To our surprise (and a lot of other people’s), Ohio’s 133rd General Assembly never did get around to passing House Bill 13, the “Ohio broadband bill”, during its December lame duck sessions. So that bill is dead, and it’s back to square one for proponents of rural broadband subsidies and a state broadband office in Ohio state government.
It’s likely that the new General Assembly will take up the now-popular topic of the state’s “broadband gap” pretty quickly. When they do, here’s a new CYC factsheet they should take very seriously:
It shows fifty of Ohio’s midsized and large cities — defined as having 5,000 or more households –along with the numbers and percentage of those households lacking cable, DSL or fiber optic Internet service at any speed, according to the U.S. Census’ most recent American Community Survey.
Between a third and two-thirds of all households in each of these fifty communities were without wireline broadband during the 2015-19 ACS survey period, making them the worst connected among Ohio’s 150 communities in their size range.

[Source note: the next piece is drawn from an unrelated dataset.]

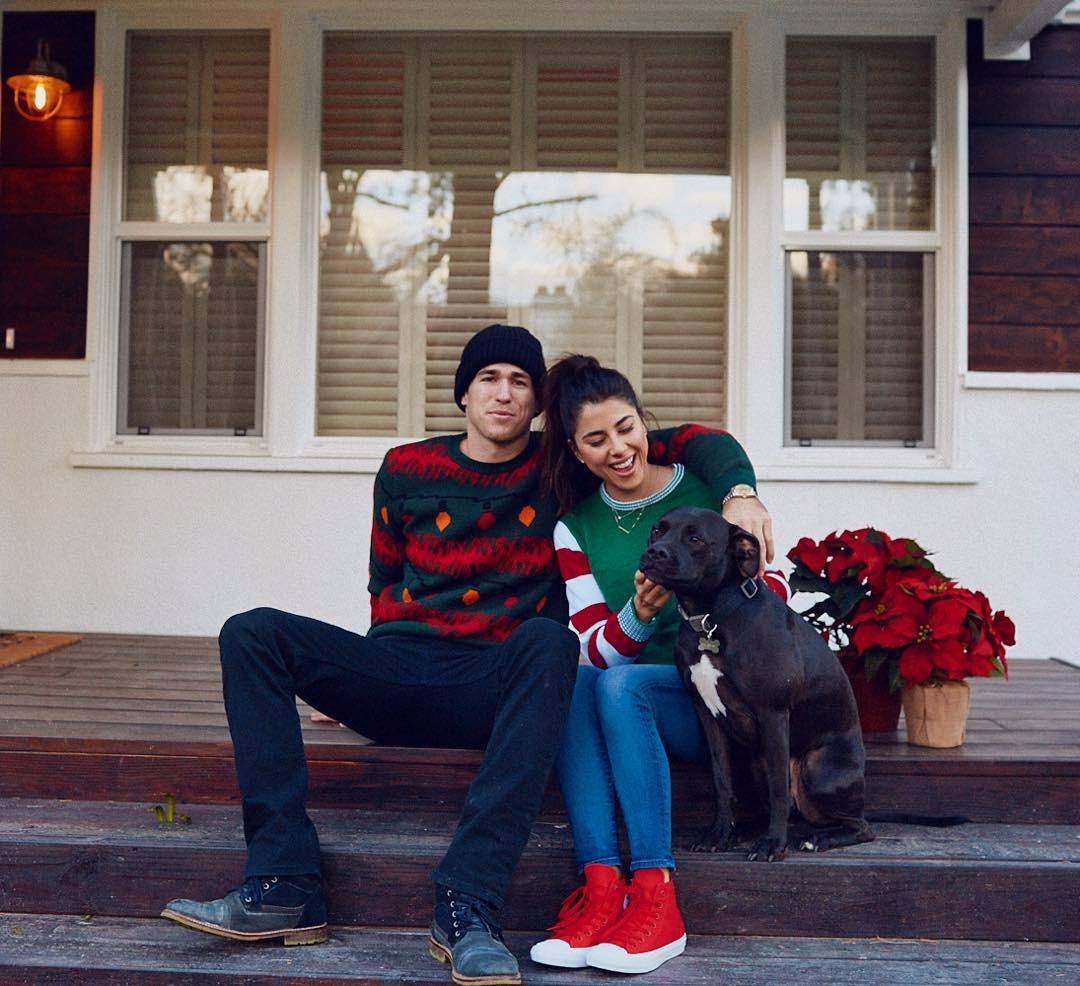 Daniella Monet and her boyfriend Andrew Gardner, along with a dog, are sitting on the stairs outside their house.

This “fifty worst connected” list includes all of Ohio’s big central cities except Columbus. But it also includes many smaller communities like Zanesville, Portsmouth, Greenville, Marion, Mansfield, Ashtabula, Bucyrus and Xenia.
By definition, none of these cities are “rural”, though some are in largely rural parts of the state. They all have cable, DSL and/or fiber broadband services physically available in virtually all of their residential areas, usually from more than one provider. None have neighborhoods that would have qualified as “unserved areas”, eligible for residential broadband deployment subsidies under House Bill 13.
But each of these cities has thousands, or tens of thousands, of households living without the fast, reliable wireline Internet connections they need for school, employment, commerce, healthcare, civic and social life.
The next round of legislation to deal with Ohio’s broadband divide must take these households and communities into account.